_What you will do_
1 - From the following article on Michigan student testing, extract everything from "Michigan may soon" down to "2014-2015 school year.".
2 - Answer these questions using the article on Michigan student testing that follows:
(a) During which school year was the M-STEP implemented?
(b) Who is identified as the State Superintendent?
(c) How often would the proposed assessment take place?

_Passage for review_
Creative Commons / http://j.mp/1SPGCl0
The Michigan Department of Education is considering introducing a new annual standardized test for students.

Michigan may soon be making changes to student testing. 

The state's Department of Education is considering adding  a standardized test that would go beyond what's included on the Michigan Student Test of Educational Progress (or M-STEP), which was implemented during the 2014-2015 school year. 

It would focus on testing students’ abilities to be critical thinkers, to problem solve, and to communicate ideas, among other skills. The focus on these skills is part of MDE's plan to make Michigan a top 10 education state in the next 10 years.

The assessment would take place multiple times a year to better track student progress, according to State Superintendent Brian Whiston. Whiston said this type of assessment is necessary to track student progress in meeting those "top 10 in 10" goals. 

“If that’s what we want students to look like and we align our classrooms to that, then we ought to have an assessment system aligned to it as well,” he said. “And so we want problem solving, we want to be able to test writing, communication skills, and being able to work independently and as teams."

_Exercise data_
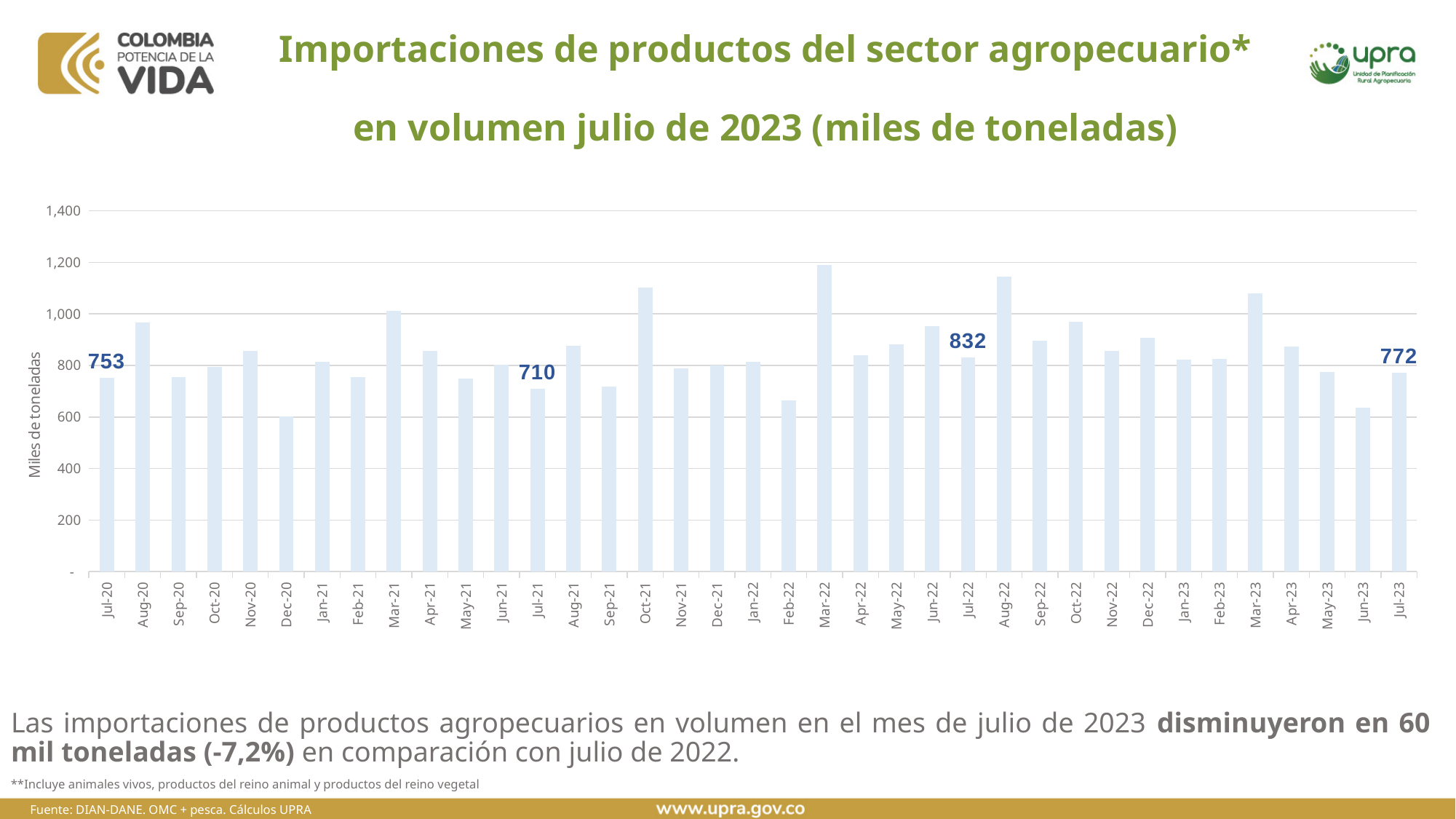
What kind of chart is shown? bar chart Which is larger, the value for Jul-22 or the value for Jul-23? Jul-22 What is the value for Jul-22? 832 What is the value for Jul-20? 753 Which month has the highest value? Mar-22 Is the value for Mar-23 greater or less than 1,000? greater What is the value for Jul-23? 772 What is the difference between the values for Jul-22 and Jul-23? 60 How many months are plotted on the chart? 37 Is the value for Feb-22 greater or less than 800? less What is the value for Jul-21? 710 What is the difference between the values for Jul-22 and Jul-21? 122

_Answers in order_
1 -
Michigan may soon be making changes to student testing. 

The state's Department of Education is considering adding  a standardized test that would go beyond what's included on the Michigan Student Test of Educational Progress (or M-STEP), which was implemented during the 2014-2015 school year.

2 -
(a) The 2014-2015 school year.
(b) Brian Whiston.
(c) Multiple times a year.